The world has changed a great deal since Adrienne Kennedy first saw The Barretts of Wimpole Street with her high school class. Thanks to Instagram, YouTube, Twitter, and Facebook, young people know more about the lives of virtual strangers than they know of Shakespeare’s words and world. But it would be a mistake to disregard the culture in which we are working—that is, a youth culture accustomed to short-burst narratives, the absence of the fourth wall, and multiple outlets to participate in the story itself, including commenting afterwards. Our goal should not be to place blame upon the culture at large, but to make the theatre a more inclusive space.
It may do us no good to compete with the screens, but we might look productively at the ways they have changed the narratives of the world and the ways we interact with one another.

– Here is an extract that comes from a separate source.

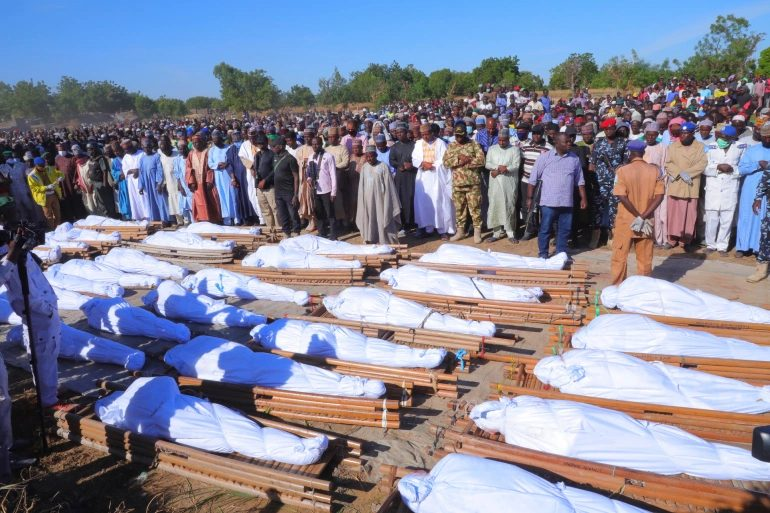"""""""2020's Most Violent Massacre"""" In Nigeria Leaves At Least 110 Dead"""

“If you are crafting a show for first-time theatregoers, you need to excite them with what theatre can do that movies and television cannot,” Allen said. “Otherwise they will compare them, and the screens will always win. Compared with what we can do onstage, the screens can more successfully and effectively transport you to other realms. But the excitement of the theatre is the immediacy it affords—the proximity, the visceral presence of other human beings, the possible intervention of the unknown. Any barrier which gets in the way of this human connection is our enemy.”
Some artists even feel that today’s deluge of digital technology could prompt a rebirth of the ancient live art of the theatre. “The theatre has become a radical art form because it is not mediated via technology,” said SITI Company artistic director Anne Bogart. “As the frame of the computer gets smaller, the depth of experience that theatre offers expands. Theatre is increasingly vital in the world we inhabit now and will inhabit in the near future.”
Shalwitz agrees, noting, “When I was growing up, they said TV will kill the theatre, the movies will kill the theatre—but they didn’t. I return again and again to the act of public witnessing. We place great importance on this simple act. That’s where the magic of theatre lies.”
When asked whether it’s ethical to require students to attend performances, an overwhelming majority of the people interviewed for this article responded that indeed it is. But the trick is to know why we are inviting them into the theatre—each institution will have its own answer—and to communicate that purpose effectively. For the sake of the theatre, let’s hope that reason is always something more than revenue.
The late Judith Malina of the deeply political Living Theatre shared some vital words with me in an interview in 2013, two years before she died. They may guide us as we invite new audiences into our theatres:
“The important thing is that, whoever you are performing for, you must have a very specific idea about what you’re talking about,” said Malina. “We can’t just say we want a better world. We can’t just say we want to destroy the old forms. The Living Theatre has always had an idea: We called ours ‘the Beautiful Nonviolent Anarchist Revolution.’ You can call yours whatever you want, but you must be clear about what you’re speaking for and against, and what it is you’re trying to inspire.”
David Dudley is a writer and graduate assistant at Southern Illinois University.